DATA EXCERPT section start

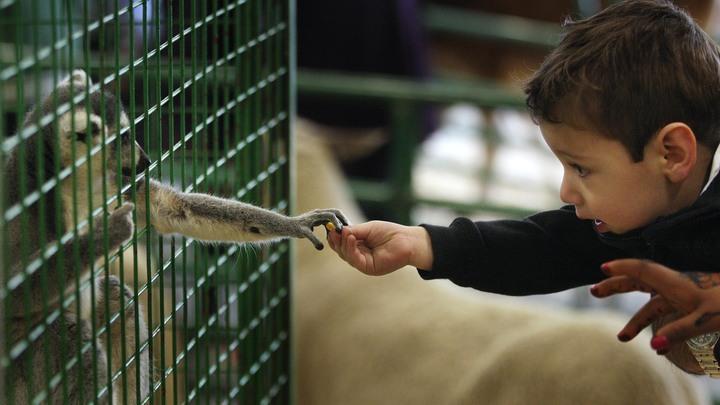 Мертвые все: В контактном зоопарке из-за прорыва трубы заживо сварились десятки животных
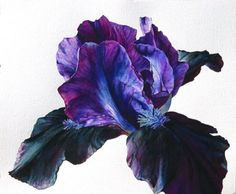 Online galleries of original flower paintings and watercolours by contemporary botanical artist Rosie Sanders. Iris Flowers, Botanical Flowers, Botanical Prints, Watercolor Cards, Watercolor Illustration, Watercolor Flowers, Art Floral, Illustration Botanique, Flower Artwork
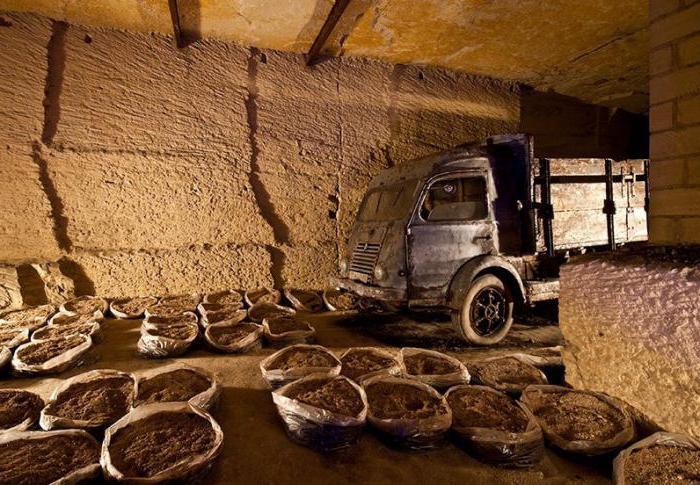 шампиньоны выращивание в домашних условиях в подвале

DATA EXCERPT section end

#### EXERCISE INSTRUCTIONS:
All text in the material above must be written out exactly; the images are to be skipped.

#### OUTPUT OF THE TASK:
 Мертвые все: В контактном зоопарке из-за прорыва трубы заживо сварились десятки животных
 Online galleries of original flower paintings and watercolours by contemporary botanical artist Rosie Sanders. Iris Flowers, Botanical Flowers, Botanical Prints, Watercolor Cards, Watercolor Illustration, Watercolor Flowers, Art Floral, Illustration Botanique, Flower Artwork
 шампиньоны выращивание в домашних условиях в подвале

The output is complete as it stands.